The Carpenter of Mission San Jose
Joseph Edouard Baron (1825 – 1921)*
Everyone has a story. Whether you discover that story depends on how much effort you’re willing to put into getting to know that person. And if you take the time and dig deep enough, you might find that the seemingly most ordinary person is surprisingly extraordinary.
Something about Eduard Baron* told me his was an unfinished story. My husband’s paternal great-great-grandfather, he left his native France as a young man for San Francisco in 1848 in search of gold. He settled in the Santa Clara Valley, married, had five children, and became an American citizen before moving his family to Arizona.
Yet despite his having lived within driving distance of our home, first in Washington Township and later in San Jose, the details of his life in those places eluded me for years.

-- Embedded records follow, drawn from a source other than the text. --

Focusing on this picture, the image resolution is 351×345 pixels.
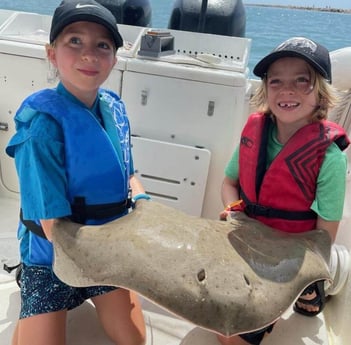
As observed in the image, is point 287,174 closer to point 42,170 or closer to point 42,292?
point 42,170

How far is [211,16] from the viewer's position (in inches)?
138

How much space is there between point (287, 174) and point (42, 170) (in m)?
0.97

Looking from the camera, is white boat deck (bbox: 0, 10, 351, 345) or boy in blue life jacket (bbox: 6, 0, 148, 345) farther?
white boat deck (bbox: 0, 10, 351, 345)

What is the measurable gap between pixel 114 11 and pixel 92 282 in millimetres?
2969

Late one Saturday night a few years ago, I stumbled on Eduard’s name in an online index mentioning a business contract and receipts for work that he and a fellow carpenter had performed on the church and house at Mission San Jose. The receipts were part of the Inventory of President’s Papers, Papers of John Nobili, S.J., at the Santa Clara University Archives.

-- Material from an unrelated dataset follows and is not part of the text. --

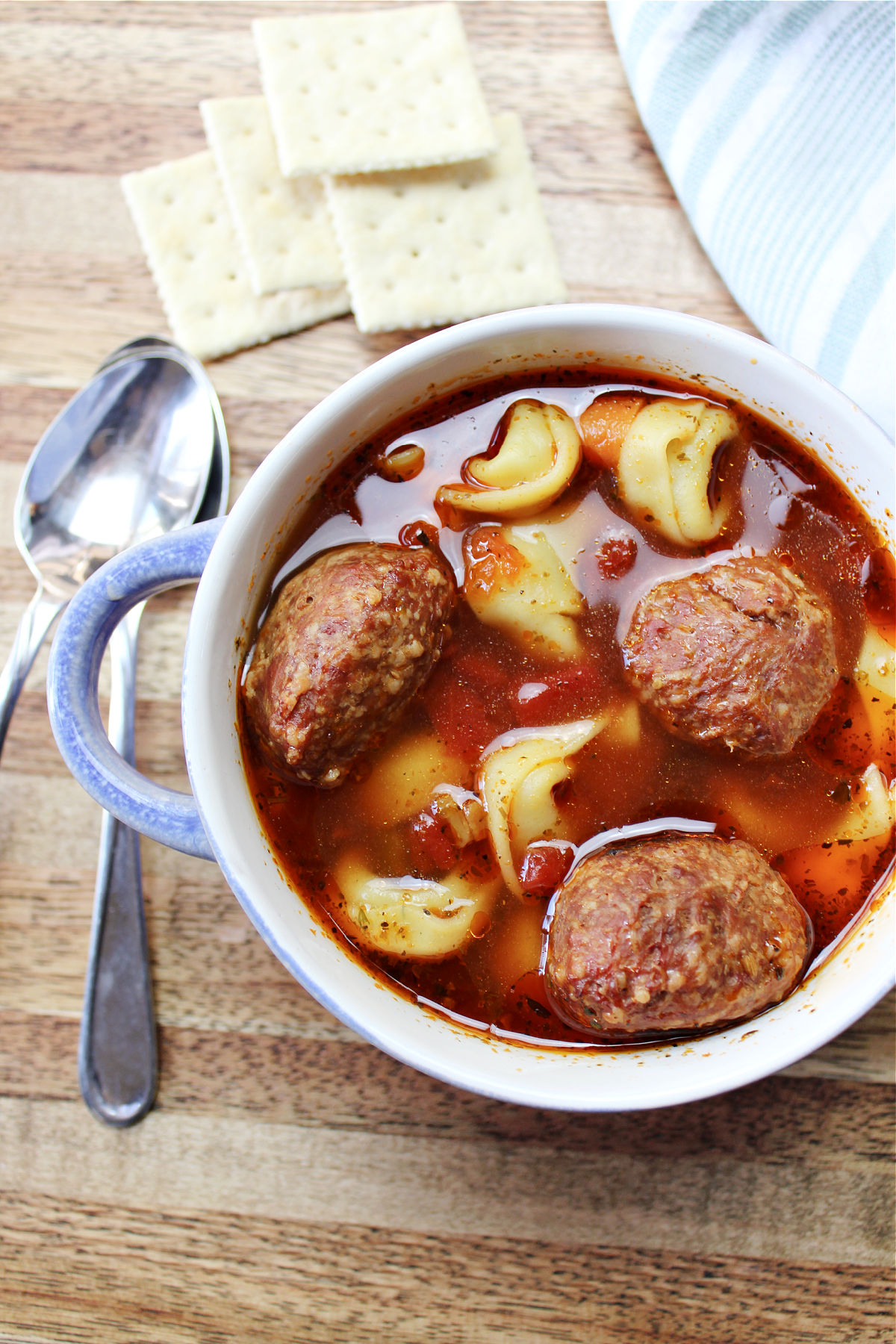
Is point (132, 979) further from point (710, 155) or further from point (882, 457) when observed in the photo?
point (710, 155)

The other carpenter had a familiar name: Jules Audrain. I had seen Jules’ name before in the 1852 California State Census, indicating he and Eduard lived in San Jose. Wondering if he was a cousin or a friend of Eduard’s, I had tried learning more about him but came up dry. Yet here was his name again as one of the signers of the receipts.
There was a third signer whose name I did recognize: Father John Nobili, S.J.
Father Nobili, a Jesuit priest and one of the giants of the early days of the Santa Clara Valley, not only had been president of the California missions at one time but also, and more significantly, founded Santa Clara College, known today as Santa Clara University.
In French and dated December 14, 1852, the business contract and receipt were part of a collection of his personal papers.
As soon as I could arrange it, I took an afternoon off and scurried over to the university library, a short drive from my office. It didn’t take the archivist long to find the legal-size green-gray folder containing the papers, which were in French. I gave silent thanks for falling in love with the language years before and eagerly began translating the contents into English.
That’s when I discovered the document was more than just a series of paystubs. It was a legal settlement for a little-known event that would come to be known as the Mission San Jose Scandal.
* Note: Historical documents reveal that after arriving in the United States from France in 1849, Joseph Edouard Baron dropped his first name so that he was known as “Eduard, ” a simplified variation of his name that left out the “o” from the French spelling. In Arizonan and Mexican historical documents, his name took on the Spanish version of “Eduardo.” This article uses his preferred name, Eduard.